TEXT EXCERPT:
★ ★ ★ ★
Beginning Machine Learning with PyTorch
Becoming familiar with fast neural networks
PyTorch is one of the premier libraries for programming deep neural networks in Python, or indeed in any language. Like its main open source competitor, TensorFlow, PyTorch takes advantage of GPUs and distributed clusters. For many developers and data scientists, the paradigms used in PyTorch are a more natural fit for Python and data analysis than are more graph-oriented abstractions seen elsewhere. In this first course, we introduce general concepts of machine learning and delve into general design of neural network layers of different types. We implement several practical applications of neural networks, exploring the necessary PyTorch code.
What you'll learn-and how you can apply it
- What is machine learning?
- What are neural networks and PyTorch?
- Distributing and accelerating computation with GPUs and clusters.
- Classification, regression, and clustering with NNs.
- Overview of advanced applications of NNs.
This training course is for you because...
- You are an aspiring or beginning data scientist.
- You have a comfortable intermediate-level knowledge of Python and a very basic familiarity with statistics and linear algebra.
- You are a working programmer or student who is motivated to expand your skills to include machine learning with Python.
- You have heard about the enormous promise and power of deep neural networks.
- A first course in Python and/or working experience as a programmer
- College-level basic mathematics
Students should have a system with Jupyter notebooks installed, a recent version of scikit-learn, along with Pandas, NumPy, and matplotlib, and the general scientific Python tool stack. The training materials will be made available as notebooks, here: https://github.com/DavidMertz/PyTorch-webinar.
PyTorch often works vastly faster when utilizing a CUDA GPU to perform training. Students who wish to be able to follow along running the material on their own machines in real time, are advised to obtain access to a GPU machine while attending this webinar.
Numerous cloud services provide access to rented GPU instances are reasonable hourly costs. AWS EC2 instances are very well known, and can be leased with good GPU configurations. The author is very fond of a service called vast.ai (https://vast.ai/) that he will use during presentation of the webinar. Of course, if you have any moderately recent CUDA-enabled GPU on your home or work machine, you will be fine also.
★ ★ ★ ★
SHORT TASK A:
From the entries, extract the lines running from the line containing "Q: What is the first note (pitch and octave)?" up to and including the line containing "D,, B,,2 C,/2", reproducing each line exactly.
The PyTorch course description and the entries that follow it come from separate, unrelated sources.

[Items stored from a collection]
★ ★ ★ ★
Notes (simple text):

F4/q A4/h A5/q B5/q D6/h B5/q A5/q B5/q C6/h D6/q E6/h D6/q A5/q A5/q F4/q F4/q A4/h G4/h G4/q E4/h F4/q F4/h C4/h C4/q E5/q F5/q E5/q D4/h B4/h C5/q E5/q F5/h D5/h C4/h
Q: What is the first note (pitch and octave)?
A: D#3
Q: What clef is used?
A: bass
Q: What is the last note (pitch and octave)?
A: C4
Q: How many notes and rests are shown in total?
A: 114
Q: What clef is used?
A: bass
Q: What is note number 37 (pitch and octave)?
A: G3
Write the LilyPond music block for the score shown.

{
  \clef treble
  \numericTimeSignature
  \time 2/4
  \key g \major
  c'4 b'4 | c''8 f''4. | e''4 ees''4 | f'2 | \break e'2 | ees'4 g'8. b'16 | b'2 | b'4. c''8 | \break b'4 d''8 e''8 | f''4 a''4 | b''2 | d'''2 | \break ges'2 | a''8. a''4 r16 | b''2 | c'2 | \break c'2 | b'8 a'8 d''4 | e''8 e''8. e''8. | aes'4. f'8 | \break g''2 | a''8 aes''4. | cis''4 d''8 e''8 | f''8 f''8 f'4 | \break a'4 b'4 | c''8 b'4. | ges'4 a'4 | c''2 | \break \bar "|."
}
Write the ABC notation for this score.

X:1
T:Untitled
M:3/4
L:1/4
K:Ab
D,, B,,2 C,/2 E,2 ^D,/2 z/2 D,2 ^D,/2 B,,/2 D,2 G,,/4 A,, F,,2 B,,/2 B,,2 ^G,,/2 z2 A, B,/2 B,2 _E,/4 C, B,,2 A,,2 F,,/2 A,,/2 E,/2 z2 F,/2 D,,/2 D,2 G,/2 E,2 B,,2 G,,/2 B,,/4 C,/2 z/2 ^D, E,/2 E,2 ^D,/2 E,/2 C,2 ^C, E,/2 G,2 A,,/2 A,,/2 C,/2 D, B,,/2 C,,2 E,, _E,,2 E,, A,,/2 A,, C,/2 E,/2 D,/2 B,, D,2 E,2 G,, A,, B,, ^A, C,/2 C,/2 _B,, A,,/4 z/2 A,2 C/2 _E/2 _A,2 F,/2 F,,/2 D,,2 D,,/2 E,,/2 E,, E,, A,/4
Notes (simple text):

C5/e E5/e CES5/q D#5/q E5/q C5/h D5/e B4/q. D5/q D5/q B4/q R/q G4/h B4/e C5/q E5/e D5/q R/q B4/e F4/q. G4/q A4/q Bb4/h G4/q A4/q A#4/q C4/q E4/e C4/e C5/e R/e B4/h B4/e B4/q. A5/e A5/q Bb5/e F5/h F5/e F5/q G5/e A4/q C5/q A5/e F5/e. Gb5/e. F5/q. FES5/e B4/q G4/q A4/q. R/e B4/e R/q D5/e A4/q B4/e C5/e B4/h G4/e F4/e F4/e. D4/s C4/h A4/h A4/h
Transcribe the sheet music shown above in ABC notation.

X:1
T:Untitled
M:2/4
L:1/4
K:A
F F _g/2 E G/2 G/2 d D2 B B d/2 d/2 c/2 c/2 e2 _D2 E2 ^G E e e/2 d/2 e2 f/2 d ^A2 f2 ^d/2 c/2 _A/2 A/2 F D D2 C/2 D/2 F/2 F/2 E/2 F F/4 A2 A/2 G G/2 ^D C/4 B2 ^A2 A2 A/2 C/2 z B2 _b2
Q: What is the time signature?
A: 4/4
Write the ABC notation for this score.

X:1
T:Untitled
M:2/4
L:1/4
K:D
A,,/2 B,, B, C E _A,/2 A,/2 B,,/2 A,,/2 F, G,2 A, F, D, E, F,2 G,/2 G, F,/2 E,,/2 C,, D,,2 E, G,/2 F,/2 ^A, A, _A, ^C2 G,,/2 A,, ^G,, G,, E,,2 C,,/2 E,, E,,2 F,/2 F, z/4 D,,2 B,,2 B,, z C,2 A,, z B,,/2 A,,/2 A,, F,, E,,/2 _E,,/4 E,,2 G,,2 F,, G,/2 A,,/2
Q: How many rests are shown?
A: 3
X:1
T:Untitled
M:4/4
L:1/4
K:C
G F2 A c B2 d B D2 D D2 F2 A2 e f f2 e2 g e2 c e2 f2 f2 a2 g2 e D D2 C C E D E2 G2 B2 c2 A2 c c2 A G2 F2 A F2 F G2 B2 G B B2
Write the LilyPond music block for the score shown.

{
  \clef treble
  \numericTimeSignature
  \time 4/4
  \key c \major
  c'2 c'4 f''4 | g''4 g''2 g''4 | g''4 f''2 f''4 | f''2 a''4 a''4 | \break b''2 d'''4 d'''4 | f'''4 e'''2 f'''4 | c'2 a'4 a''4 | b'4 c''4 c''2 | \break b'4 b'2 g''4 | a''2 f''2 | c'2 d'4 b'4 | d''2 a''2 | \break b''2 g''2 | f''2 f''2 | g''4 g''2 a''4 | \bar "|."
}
★ ★ ★ ★
SHORT TASK B:
Copy the PyTorch course description word for word, from "- Distributing and" up to and including "beginning data scientist.".

WORKED ANSWER A:
Q: What is the first note (pitch and octave)?
A: D#3
Q: What clef is used?
A: bass
Q: What is the last note (pitch and octave)?
A: C4
Q: How many notes and rests are shown in total?
A: 114
Q: What clef is used?
A: bass
Q: What is note number 37 (pitch and octave)?
A: G3
Write the LilyPond music block for the score shown.

{
  \clef treble
  \numericTimeSignature
  \time 2/4
  \key g \major
  c'4 b'4 | c''8 f''4. | e''4 ees''4 | f'2 | \break e'2 | ees'4 g'8. b'16 | b'2 | b'4. c''8 | \break b'4 d''8 e''8 | f''4 a''4 | b''2 | d'''2 | \break ges'2 | a''8. a''4 r16 | b''2 | c'2 | \break c'2 | b'8 a'8 d''4 | e''8 e''8. e''8. | aes'4. f'8 | \break g''2 | a''8 aes''4. | cis''4 d''8 e''8 | f''8 f''8 f'4 | \break a'4 b'4 | c''8 b'4. | ges'4 a'4 | c''2 | \break \bar "|."
}
Write the ABC notation for this score.

X:1
T:Untitled
M:3/4
L:1/4
K:Ab
D,, B,,2 C,/2 E,2 ^D,/2 z/2 D,2 ^D,/2 B,,/2 D,2 G,,/4 A,, F,,2 B,,/2 B,,2 ^G,,/2 z2 A, B,/2 B,2 _E,/4 C, B,,2 A,,2 F,,/2 A,,/2 E,/2 z2 F,/2 D,,/2 D,2 G,/2 E,2 B,,2 G,,/2 B,,/4 C,/2 z/2 ^D, E,/2 E,2 ^D,/2 E,/2 C,2 ^C, E,/2 G,2 A,,/2 A,,/2 C,/2 D, B,,/2 C,,2 E,, _E,,2 E,, A,,/2 A,, C,/2 E,/2 D,/2 B,, D,2 E,2 G,, A,, B,, ^A, C,/2 C,/2 _B,, A,,/4 z/2 A,2 C/2 _E/2 _A,2 F,/2 F,,/2 D,,2 D,,/2 E,,/2 E,, E,, A,/4

WORKED ANSWER B:
- Distributing and accelerating computation with GPUs and clusters.
- Classification, regression, and clustering with NNs.
- Overview of advanced applications of NNs.
This training course is for you because...
- You are an aspiring or beginning data scientist.